National Defense Service Medal Vietnam Service Medal Vietnam Campaign Medal Vietnam Campaign Medal



The 35th Infantry Regiment Association salutes our fallen brother, 1LT Curtis Edward Chase, who died in the service of his country on May 6th, 1967 in Quang Ngai Province, Vietnam. The cause of death was listed as Helicopter Crash. At the time of his death Curtis was 23 years of age. He was from Hingham, Massachusetts. Curtis is honored on the Vietnam Veterans Memorial at Panel 19E, Line 48.

The decorations earned by 1LT Curtis Edward Chase include: the Combat Infantryman Badge, the Bronze Star with V, the Purple Heart, the National Defense Service Medal, the Vietnam Service Medal, the Vietnam Campaign Medal and the Vietnam Cross of Gallantry with Palm Unit Citation.


Curtis had previously been a Plt Ldr with A,2/35th.

Below is an article involving Lt Chase's sister.

By Eileen McNamara, Globe Columnist, 11/9/2003
Sue Edgecomb's students will sit at her feet tomorrow, as they do every November, to hear a story that she hopes will impress upon them the pride and the pain that is the heart of the Veterans Day holiday.

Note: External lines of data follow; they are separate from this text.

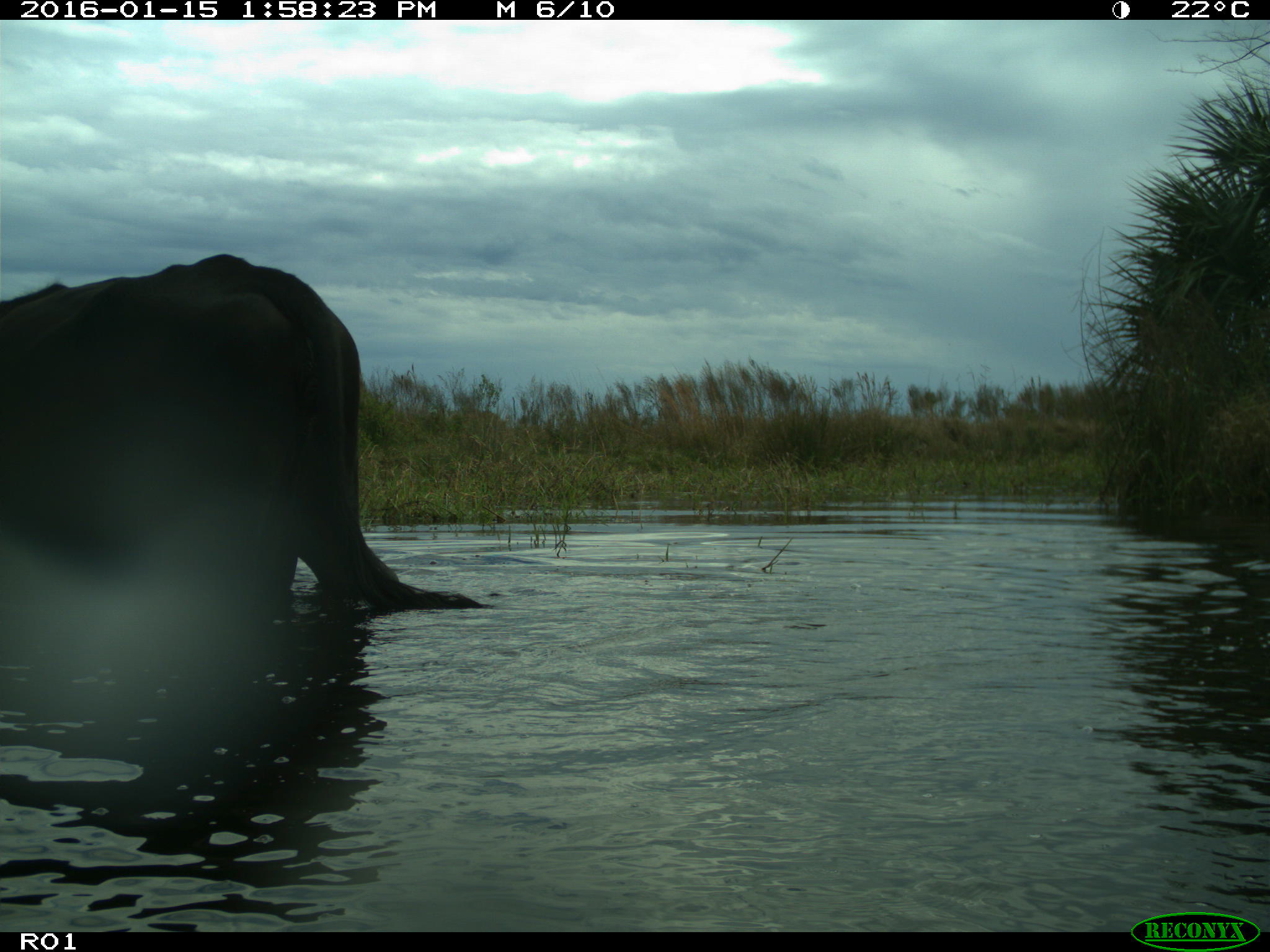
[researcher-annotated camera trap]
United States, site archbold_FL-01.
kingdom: Animalia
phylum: Chordata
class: Mammalia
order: Artiodactyla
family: Bovidae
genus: Bos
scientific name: Bos taurus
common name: domestic cow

It will be more difficult this year to keep her tone even and her eyes dry when she reads "The Wall," Eve Bunting's illustrated children's book about the Vietnam Memorial in Washington, D.C., to her third-graders.
The downing of three US military helicopters in Iraq in the last two weeks has brought it all back: the telephone call, the weeklong wait for her brother's body to be escorted home to Hingham, the funeral that lent ceremony, not closure, to the life and death of First Lieutenant Curtis E. Chase.
"The events in Iraq are a constant reminder of a wound that never heals in spite of the time that has passed, as it will be for these new young families who are getting the knock on the door," says Edgecomb.
She lives in Needham now, but she confronts her brother's ghost whenever life pulls her back to the South Shore town where the three Chase kids grew up safe and carefree until May 6, 1967.
Just how idyllic a childhood it was is captured in a note left years ago by a childhood pal at the base of Panel 19E, under Line 48, where Curt Chase's name is engraved on the long, black Wall.
"The skating on the pond in winter, the hunting for frogs in summer, the bike rides up and down Garrison Road, the visits to Mr. MacGoldrick's garage, the romps through the cornfield and the games played in the apple orchard -- these memories will never be forgotten."
It was a grenade, not unlike those suspected of blowing a Chinook and two Black Hawk helicopters out of the sky over Iraq, that killed Curt as his helicopter lifted off from a field in Vietnam 36 years ago.
Only 10 days before, he had been in Hong Kong on a brief, restorative visit with his bride of one year. He was due home for good that August. He was 23.
"It is so painful to read that those soldiers were on their way home for some R&R," Edgecomb says of the 16 Americans killed last Sunday when their helicopter was downed in the city of Falluja in the single deadliest attack on US forces since the war began.
On Friday, the third chopper shot down in two weeks claimed the lives of six more Americans.
"The numbers are still small compared to the more than 58,000 on the Wall, but every number is someone's son, husband, father, brother," notes the veteran teacher, her eyes welling with tears. "It never goes away. I know the journey these families are just beginning and I know that it never ends."
Her mother, who died last year at age 90, held as tightly to Curt's memory as she did to his medals. She was there when his picture was hung in Town Hall, the first Hingham resident to fall in Vietnam.
She was there when a town baseball field was named in his honor, there when a memorial was dedicated bearing his name at Bowdoin College, Curt's alma mater. She kept the letter from Harvard Business School that arrived three days after the funeral notifying him that he had been accepted for the September term he would never see.
His sister was less comfortable with the public events that commemorated Curt's life. She was heartened, though, when her daughter, Sarah, chose to attend Bowdoin, creating a connection to the uncle she never knew.
Sue Edgecomb will gather a group of 9-year-olds around her and read "The Wall" tomorrow because, she says, "every generation needs to relearn the cost of war."
Maintaining her composure will be a particular challenge this year. November 11 is not only Veteran's Day. It is First Lieutenant Curtis E. Chase's birthday. He would have been 60 on Tuesday.